Les accusations seraient les premières à accuser les pirates étrangers de cibler l’innovation scientifique liée au coronavirus, bien que les agences de renseignement américaines et occidentales aient mis en garde pendant des mois contre ces efforts. La semaine dernière, par exemple, les autorités américaines, canadiennes et britanniques ont accusé un groupe de piratage ayant des liens avec les services de renseignement russes d’essayer de cibler la recherche sur la maladie.

«La Chine a maintenant pris sa place, aux côtés de la Russie, de l’Iran et de la Corée du Nord, dans ce club honteux de nations qui offrent un refuge sûr aux cybercriminels en échange de ces criminels« sur appel »pour travailler au profit de l’État, ici pour nourrir la soif insatiable du Parti communiste chinois pour la propriété intellectuelle durement gagnée des entreprises américaines et non chinoises, y compris la recherche sur le COVID-19 », a déclaré dans un communiqué le procureur adjoint John Demers, principal responsable de la sécurité nationale du ministère de la Justice.

Il n’y avait aucune indication immédiate dans l’acte d’accusation que les pirates avaient réussi à obtenir des recherches sur le COVID-19, malgré les efforts pour espionner les entreprises.

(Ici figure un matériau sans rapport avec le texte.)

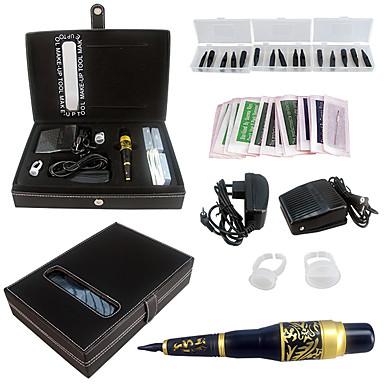solong tatuointi pysyvä meikki kit tatuointi kynä kulmakarvojen huuli kone asettaa ek703-6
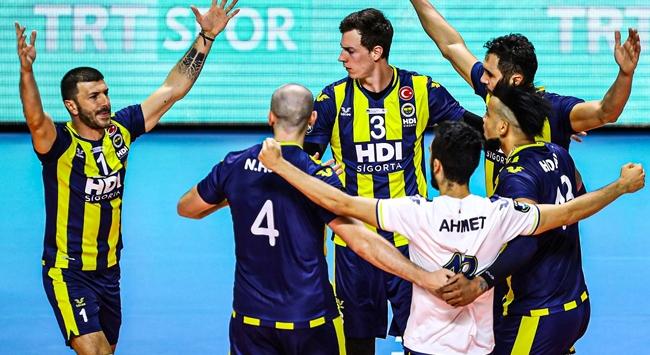 Fenerbahçede 2 oyuncu izolasyona alındı
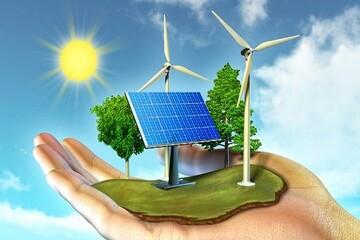 وبینار مجازی «آینده انرژی ایران» در بستر مجازی برگزار میشود
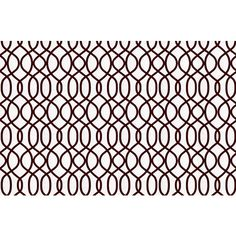Kelly hoppen knightsbridge flock russet wallpaper ($109) ❤ liked on Polyvore featuring home, home decor, wallpaper, geometric wallpaper, kelly hoppen, flock wallpaper, geometric home decor and kelly hoppen wallpaper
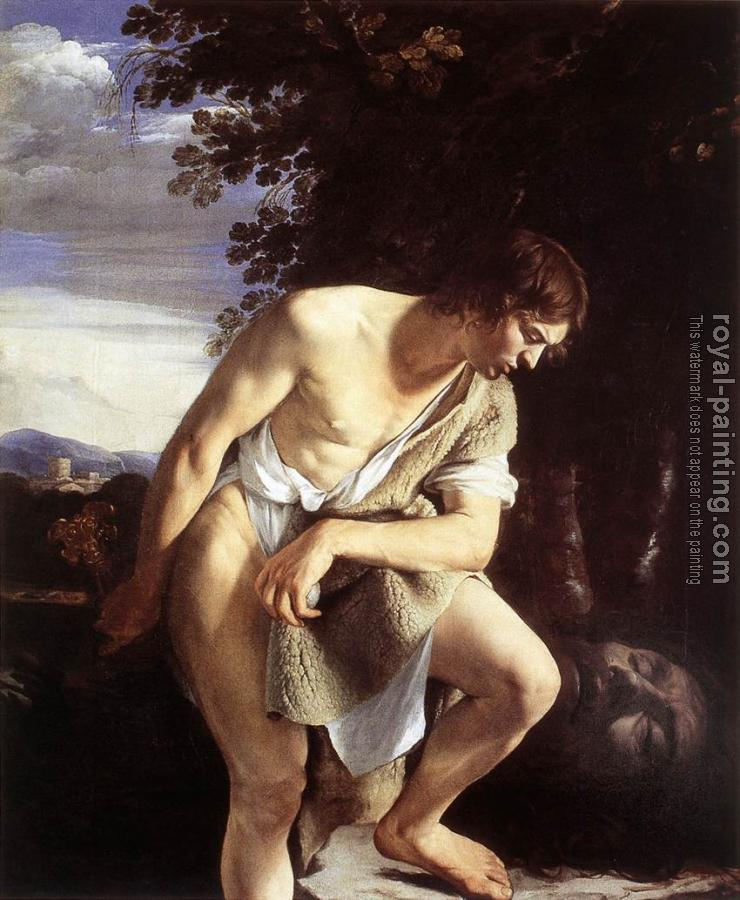Orazio Gentileschi : David Contemplating the Head of Goliath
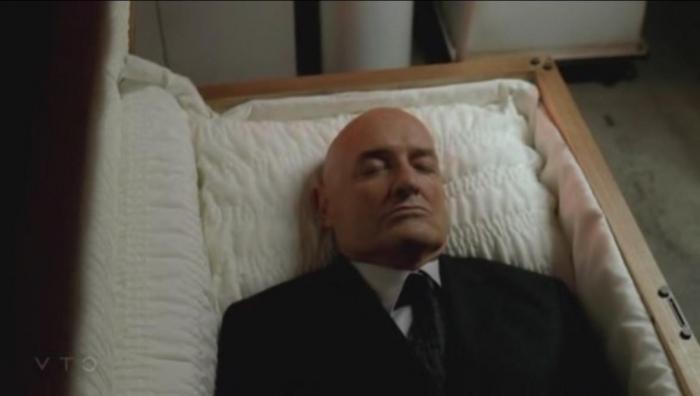 венчаться во сне c покойником:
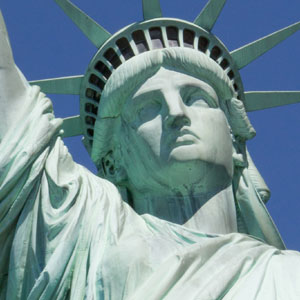 statue-of-liberty-1082444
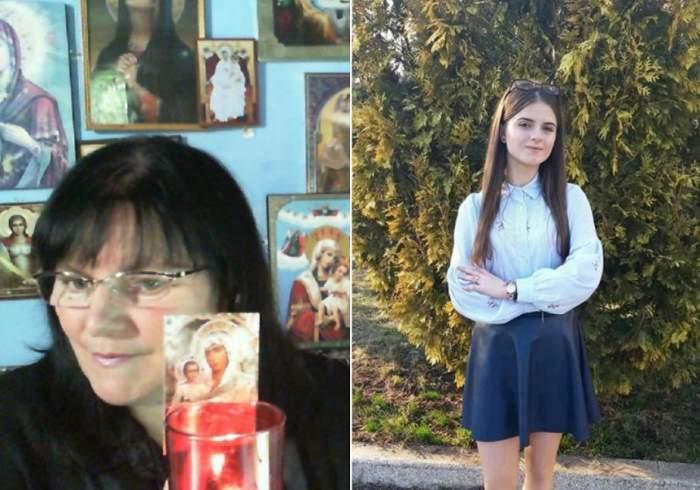 """Maria Ghiorghiu susţine că Alexandra Măceşanu trăieşte: """"Nu mai este în ţară de mult timp"""""""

Mais les procureurs affirment que les accusés ont effectué en janvier une reconnaissance sur le réseau informatique d’une entreprise de biotechnologie du Massachusetts connue pour rechercher un vaccin potentiel et recherché des vulnérabilités sur le réseau d’une entreprise du Maryland moins d’une semaine après avoir déclaré qu’elle menait des travaux scientifiques similaires.

L’affaire a été déposée plus tôt ce mois-ci devant un tribunal fédéral de l’État de Washington et a été descellée mardi.

Un e-mail envoyé par l’Associated Press (AP) à l’ambassade de Chine à Washington, DC, sollicitant des commentaires sur les accusations de piratage informatique, n’a pas été immédiatement renvoyé.